Wolverine Worldwide (WWW) recently reported its fifth consecutive positive earnings surprise on record quarterly revenue.
Despite the strong quarter, management reiterated its revenue and EPS guidance for the remainder of the year. Perhaps they were being too conservative though, as analysts have been raising their earnings estimates over the last few days, sending the stock to a Zacks #2 Rank (Buy).
Based on consensus estimates, Wolverine is expected to grow EPS by 14% in 2011 and 11% in 2012. On top of this growth, the company pays a dividend that yields 1.2%.

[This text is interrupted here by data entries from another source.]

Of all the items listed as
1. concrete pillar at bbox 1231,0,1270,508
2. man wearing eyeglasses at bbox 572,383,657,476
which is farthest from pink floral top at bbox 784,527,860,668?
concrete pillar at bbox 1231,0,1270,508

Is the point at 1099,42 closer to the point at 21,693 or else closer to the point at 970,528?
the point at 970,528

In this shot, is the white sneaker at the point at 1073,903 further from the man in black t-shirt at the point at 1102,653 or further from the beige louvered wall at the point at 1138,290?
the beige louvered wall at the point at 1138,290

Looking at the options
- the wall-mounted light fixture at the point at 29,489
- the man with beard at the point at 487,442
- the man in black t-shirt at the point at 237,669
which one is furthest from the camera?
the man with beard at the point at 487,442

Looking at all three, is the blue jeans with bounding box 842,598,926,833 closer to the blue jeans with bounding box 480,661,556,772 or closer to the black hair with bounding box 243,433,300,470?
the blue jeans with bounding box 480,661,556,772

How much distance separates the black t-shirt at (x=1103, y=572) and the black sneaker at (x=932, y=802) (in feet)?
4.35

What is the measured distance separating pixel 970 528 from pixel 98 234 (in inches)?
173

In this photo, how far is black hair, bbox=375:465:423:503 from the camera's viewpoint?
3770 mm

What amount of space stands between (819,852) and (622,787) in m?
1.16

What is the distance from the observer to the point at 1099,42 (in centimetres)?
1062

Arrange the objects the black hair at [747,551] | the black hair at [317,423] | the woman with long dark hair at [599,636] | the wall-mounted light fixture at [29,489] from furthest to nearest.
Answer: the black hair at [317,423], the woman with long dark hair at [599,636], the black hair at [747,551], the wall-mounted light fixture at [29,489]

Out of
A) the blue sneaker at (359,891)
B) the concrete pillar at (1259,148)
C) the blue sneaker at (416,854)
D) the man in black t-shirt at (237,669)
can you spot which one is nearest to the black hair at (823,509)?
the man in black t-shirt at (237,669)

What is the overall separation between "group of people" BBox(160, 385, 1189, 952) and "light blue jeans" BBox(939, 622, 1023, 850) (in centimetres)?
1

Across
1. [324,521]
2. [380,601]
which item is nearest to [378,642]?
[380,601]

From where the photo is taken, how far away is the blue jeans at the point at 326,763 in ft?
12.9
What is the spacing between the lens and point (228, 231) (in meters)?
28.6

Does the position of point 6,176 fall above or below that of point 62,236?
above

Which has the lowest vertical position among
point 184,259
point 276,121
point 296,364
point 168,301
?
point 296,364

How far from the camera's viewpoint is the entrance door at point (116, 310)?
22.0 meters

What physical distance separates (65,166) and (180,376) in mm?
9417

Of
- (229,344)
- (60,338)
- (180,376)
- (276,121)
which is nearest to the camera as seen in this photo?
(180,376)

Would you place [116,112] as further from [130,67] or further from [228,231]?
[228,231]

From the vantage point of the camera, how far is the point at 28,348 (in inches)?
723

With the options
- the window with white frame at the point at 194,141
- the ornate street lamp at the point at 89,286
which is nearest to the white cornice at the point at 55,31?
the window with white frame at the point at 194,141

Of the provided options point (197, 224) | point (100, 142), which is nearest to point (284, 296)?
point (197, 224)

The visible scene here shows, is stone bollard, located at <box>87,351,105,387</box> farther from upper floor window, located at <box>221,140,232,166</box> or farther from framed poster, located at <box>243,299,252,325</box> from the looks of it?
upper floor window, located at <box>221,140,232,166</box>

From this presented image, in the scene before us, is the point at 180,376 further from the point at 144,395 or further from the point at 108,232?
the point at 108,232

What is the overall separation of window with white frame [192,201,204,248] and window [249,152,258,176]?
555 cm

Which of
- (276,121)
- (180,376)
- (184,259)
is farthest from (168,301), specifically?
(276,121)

Valuation looks attractive too with shares sporting a PEG ratio around 1.0.
Company Description
Wolverine Worldwide markets branded casual, active lifestyle, work, outdoor sport and uniform footwear and apparel. The company offers well-known brands like Bates®, Chaco®, Cushe(TM), Hush Puppies®, HYTEST®, Merrell®, Sebago® Soft Style® and Wolverine®. Wolverine is also the exclusive footwear licensee of popular brands, including CAT®, Harley-Davidson® and Patagonia®.
The company was founded in 1883 and is headquartered in Rockford, Michigan. It has a market cap of $1.95 billion.
EPS Up 23%
On July 12, Wolverine Worldwide reported second quarter earnings per share of 48 cents, beating the Zacks Consensus Estimate by 2 cents. It was a 23.1% increase over the same quarter in 2010.
Revenue for the quarter rose 20.1% to a record $310.1 million. This also came in ahead of the Zacks Consensus Estimate, which called for revenue of $294.0 million. The company experienced double-digit revenue growth for all of its brand groups and across all major geographic regions.
The Outdoor Group was particularly strong with revenue up 30.0% year-over-year.
Gross profit as a percentage of revenue declined, however, from 40.3% to 39.4%. The company was still able to report a record operating margin of 10.8% as the company leveraged its fixed operating expenses.
Reiterated Guidance, Estimates Rise Anyway
Despite better than expected Q2 results, management reiterated its revenue and earnings guidance for the remainder of 2011. The company expects to earn between $2.40 and $2.50 per share on revenue of $1.380 to $1.420 billion.
Perhaps this guidance was a bit conservative. Analysts have been raising their estimates over the last few days, sending the stock to a Zacks #2 Rank (Buy). Based on current consensus estimates, analysts are projecting 14% EPS growth in 2011 to $2.48 per share and 11% next year to $2.76.
Dividend
Wolverine has been steadily raising its dividend over the last decade. Since 2001, the company has raised it at a compound annual rate of 16.2%.
After holding its dividend steady in 2009 and 2010, the company raised it by 9% in the beginning of 2011. It currently yields 1.2%.
Valuation
Valuation looks very reasonable for WWW with shares trading at 15.8x forward earnings, a slight discount to the industry average of 16.1x. Its PEG ratio sits right around 1.0 based on a 5-year EPS growth rate of 15.0%.
Wolverine Worldwide also has a solid balance sheet and carries no long-term debt.
The Bottom Line
Wolverine delivered another strong quarter marked by record revenue and a record operating margin. Although management didn’t raise its guidance, analysts are a little more bullish and have been raising their estimates. With a growing dividend, strong earnings momentum, and a PEG ratio near 1.0, Wolverine Worldwide looks very attractive.
Todd Bunton is the Growth & Income Stock Strategist for Zacks Investment Research.